The dead folk’s home is mindless of the herds
of scapegoats buried here the awful year
the plague achieved majority. Two birds
whose plumage blacks no-future nights don’t hear
no-words the chauffeur’s phantom wants to say
but pose with wings up poised to fly away.

They cannot budge. No mortals live inside
the dead folk’s home, not even feathered things.
These birds are props set here back then as guides
for visitors, and scarecrows guarding rings
among the mausoleums. They deride
the hopes their makers had, and doleful pings
(no wind makes them emit) elicit but
wan silent echoes of their task to shut

down hopes of succour for us everyone
who man this dead folk’s home, where honoured bones
and humble dust exchange their finite fund
of molecules. The children’s (playing outside) mobile phones
don’t penetrate this atmosphere. The dun
and acrid ether draws no tears. No moans
disturb the mounds and hearse. No Vespers douse
no comfort lights.
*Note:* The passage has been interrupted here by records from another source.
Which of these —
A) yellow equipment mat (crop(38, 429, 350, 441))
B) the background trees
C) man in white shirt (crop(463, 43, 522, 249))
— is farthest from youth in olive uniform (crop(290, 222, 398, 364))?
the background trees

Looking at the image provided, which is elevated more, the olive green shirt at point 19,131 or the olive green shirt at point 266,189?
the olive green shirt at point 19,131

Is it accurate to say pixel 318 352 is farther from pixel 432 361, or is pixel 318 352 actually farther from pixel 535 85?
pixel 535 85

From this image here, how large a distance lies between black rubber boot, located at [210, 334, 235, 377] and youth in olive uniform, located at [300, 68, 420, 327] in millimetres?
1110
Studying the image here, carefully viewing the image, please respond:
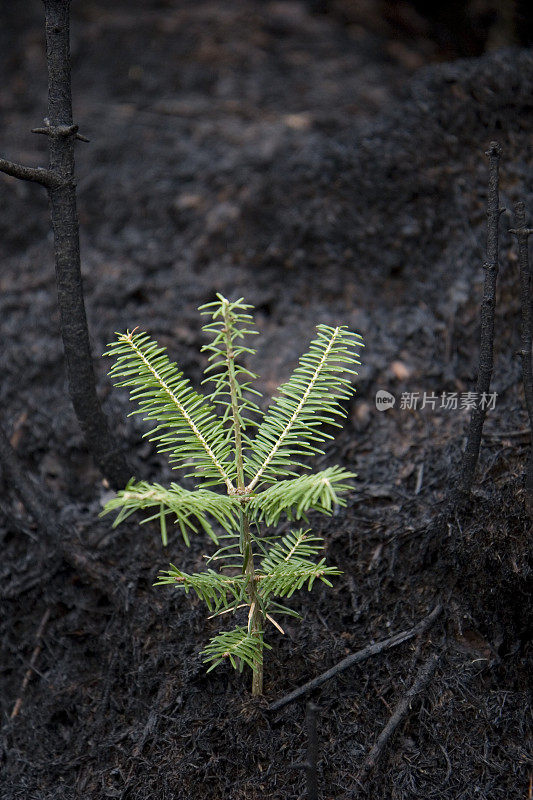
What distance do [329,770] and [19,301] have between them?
234 centimetres

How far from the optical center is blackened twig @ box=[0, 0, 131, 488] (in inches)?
73.7

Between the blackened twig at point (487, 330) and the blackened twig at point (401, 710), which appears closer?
the blackened twig at point (401, 710)

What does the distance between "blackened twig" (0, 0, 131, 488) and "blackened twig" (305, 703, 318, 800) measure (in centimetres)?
114

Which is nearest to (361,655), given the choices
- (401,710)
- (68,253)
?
(401,710)

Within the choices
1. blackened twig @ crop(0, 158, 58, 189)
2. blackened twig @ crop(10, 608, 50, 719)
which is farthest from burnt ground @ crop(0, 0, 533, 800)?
blackened twig @ crop(0, 158, 58, 189)

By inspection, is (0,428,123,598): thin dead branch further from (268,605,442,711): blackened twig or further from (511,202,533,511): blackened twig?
(511,202,533,511): blackened twig

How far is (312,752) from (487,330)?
1.18 m

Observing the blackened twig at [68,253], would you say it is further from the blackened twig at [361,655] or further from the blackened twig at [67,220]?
the blackened twig at [361,655]

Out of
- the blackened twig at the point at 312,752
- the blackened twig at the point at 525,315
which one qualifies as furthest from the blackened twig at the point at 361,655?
the blackened twig at the point at 525,315

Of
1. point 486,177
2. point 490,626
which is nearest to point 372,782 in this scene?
point 490,626

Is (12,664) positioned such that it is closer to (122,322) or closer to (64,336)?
(64,336)

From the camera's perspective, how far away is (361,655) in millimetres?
1746

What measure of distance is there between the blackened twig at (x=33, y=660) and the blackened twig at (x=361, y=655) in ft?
2.58

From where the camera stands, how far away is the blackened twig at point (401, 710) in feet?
5.16
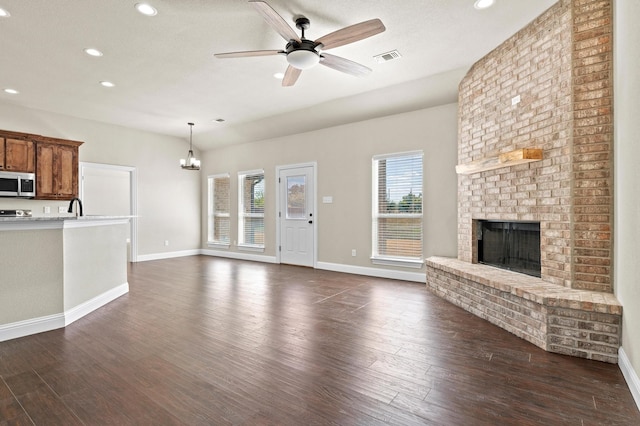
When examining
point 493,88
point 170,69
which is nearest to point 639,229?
point 493,88

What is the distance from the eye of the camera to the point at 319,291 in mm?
4641

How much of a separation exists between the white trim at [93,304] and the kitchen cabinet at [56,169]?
295cm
It’s always open house.

Somethings

The peroxide-blonde possum looks alien strange
but she says with the passing of the seasons she’ll change
into something, into something we know of.

She grins like a fool and wears styrofoam horns
that she picked from the litter thrown down from a dorm
like they’re something, a valuable something.

She climbs down the locust tree avoiding the thorns
and follows me home watching out for loose dogs
that hunt something, and to them she’s a something.

I put a bowl down on my porch and we share my Mac meal.
She eats like a starveling with tales to conceal
about something, a frightening something.

I ask her no questions, she tells me no lies.
I give her the rest of my milkshake and half of my fries
and we’re onto something, a companionable something.

I sit in the rocker. She sits under the swing
and we talk without words if that makes any sense
about something, a valuable something.

Then she leaves in a flash of upended blonde fur
and somewhere I guess she is half up in a tree
waiting for something, an I-don’t-know something.

Storms!

Persephone glowers at the buds and flowers pre-announcing Spring.
She winces fearing Winter’s powers soon will return to fling
finger-freezing sinus-seizing ice and wind around
and to stomp the budding flowers down in the refrozen ground.

Verbal-Rorschach Prescriptions

What I write, the words, and their images and rhythms,
serve as records of ‘me as subject’ — my perceptions
that a psychologist can analyse, as can algorithms,
to examine the feints and parries and deceptions
in my verse and worse to show personality
and emotional functioning if any. There I go.
With a Rorschach here, and a decision tree over there
they’re no limits to what psychology claims to show.